Why South Korea Loves AI
While discontent with AI is growing in the US, South Korea is emerging as perhaps the most optimistic country in the world: only 16 percent of South Koreans are more worried than excited, the lowest figure among 25 countries surveyed by Pew. In the US, it's 50 percent. A majority of Koreans use AI daily, both privately as an assistant and at work. This is supported by a national agenda: President Lee Jae-myung wants to bring the country into the “top three AI powers” alongside the US and China, has established a presidential council for AI strategy, and initiated a state-backed foundation model project. The foundation is provided by Samsung and SK Hynix, which produce the majority of the world's high-bandwidth memory chips for Nvidia hardware and are each worth over $1 trillion in 2026. As early as 2024, the parliament passed the AI Basic Act, which prioritizes speed over safety. → The Download from MIT Technology Review
Synthszr Take: South Korea's AI enthusiasm is orchestrated. The country has followed a clear recipe since the 70s: first steel and ships, then semiconductors, then broadband, then smartphones. Each stage was a state-orchestrated ascent from poverty, and each time, technology delivered.

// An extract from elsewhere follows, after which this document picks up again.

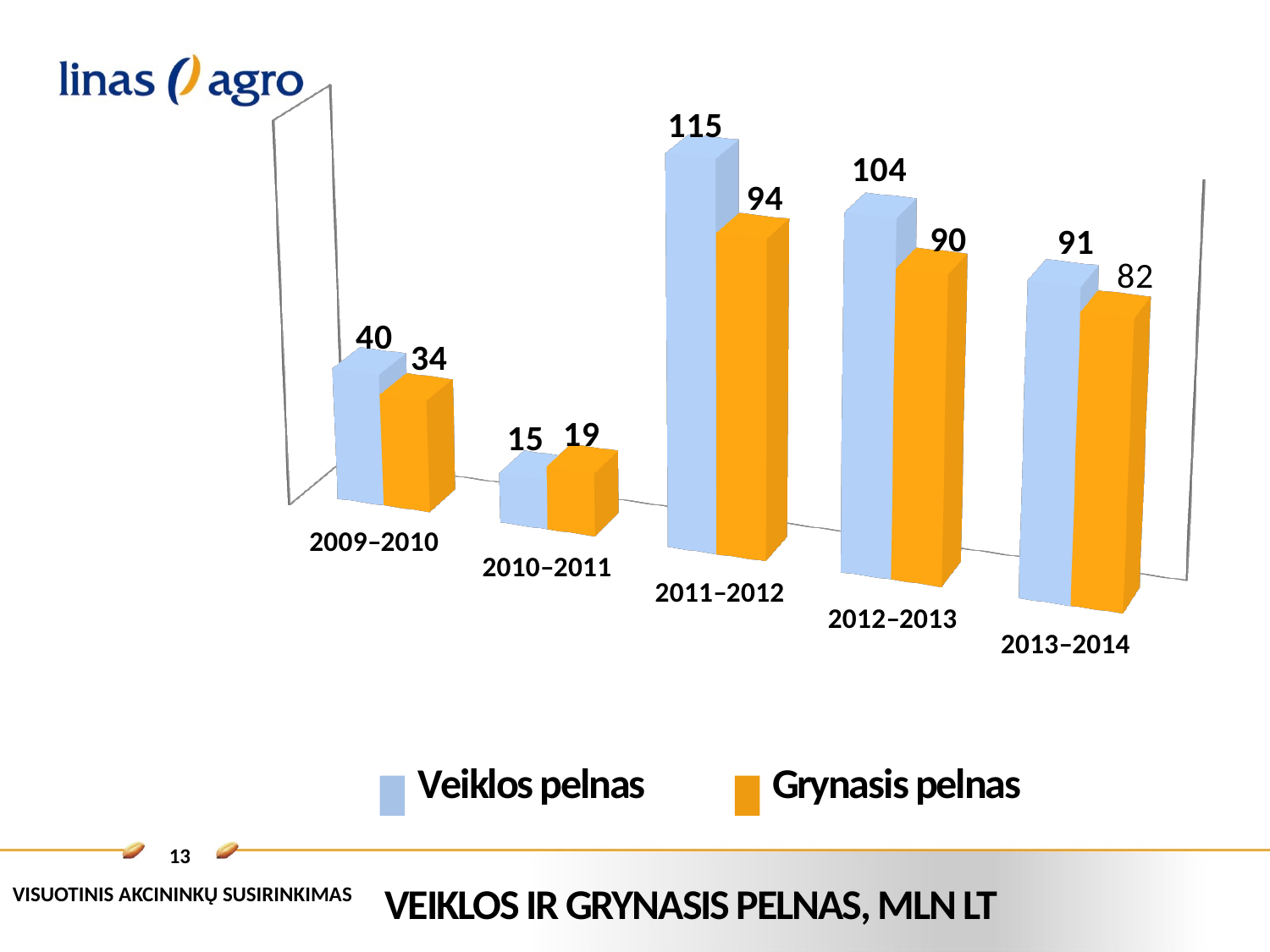
What is the value of Veiklos pelnas for 2011–2012? 115 What is the value of Grynasis pelnas for 2013–2014? 82 Does Veiklos pelnas rise or fall from 2011–2012 to 2013–2014? Fall What kind of chart is shown on the slide? Bar chart What is the value of Grynasis pelnas for 2009–2010? 34 Which period has the lowest Grynasis pelnas? 2010–2011 Which period has the highest Veiklos pelnas? 2011–2012 How many periods are shown on the x axis? 5 What is the difference between Veiklos pelnas and Grynasis pelnas in 2012–2013? 14 What colour represents Grynasis pelnas in the legend? Orange How many series does the legend list? 2 Which is larger in 2010–2011, Veiklos pelnas or Grynasis pelnas? Grynasis pelnas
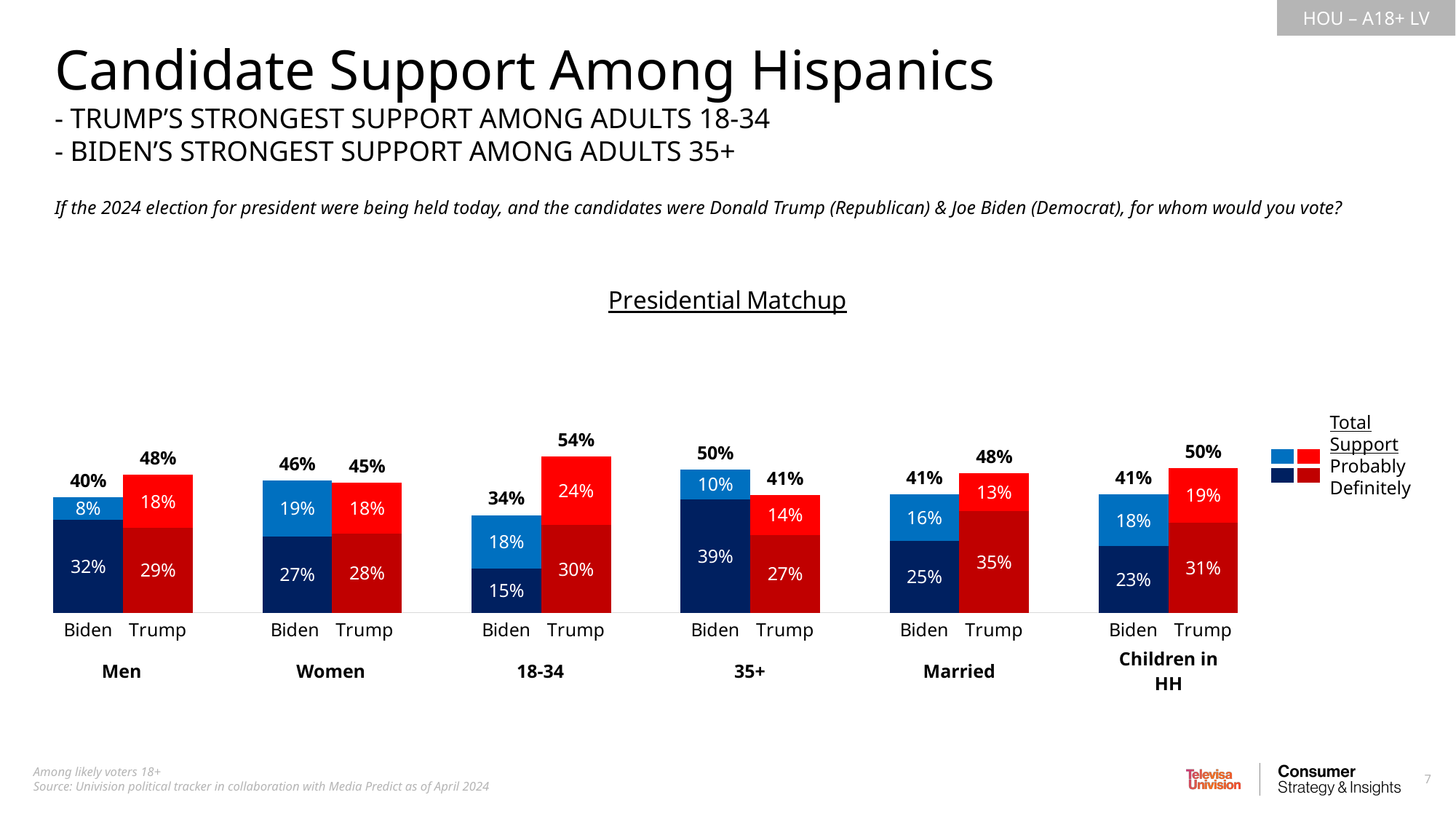
What kind of chart is shown on the slide? Stacked bar chart What two support levels does the legend distinguish? Probably and Definitely How many demographic groups are shown in the chart? 6 Which demographic group shows the lowest total support for Biden? 18-34 What is the 'Probably' support for Trump among adults 18-34? 24% Among Women, who has higher total support, Biden or Trump? Biden What is the title of the chart? Presidential Matchup What is the difference between Biden's and Trump's total support among adults 35+? 9 percentage points Which demographic group shows the highest total support for Trump? 18-34 What is the total support for Trump among Men? 48% What is the 'Definitely' support for Biden among adults 35+? 39% What is the total of the Biden bar for Married (Probably plus Definitely)? 41%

When you've seen the bet on the next technology pay off for fifty years, you don't ask about risks, you ask about the next use case. That's the real difference compared to Europe, where at the end of May we wrote about Denmark as a positive outlier: there, 42 percent of companies use AI, while here, concern dominates. Optimism isn't created by appeals, but by a history of fulfilled promises. As long as Germany invests its digitalization dividend mainly in concern-mongering, the gap with Seoul will remain as large and as growing as it is today.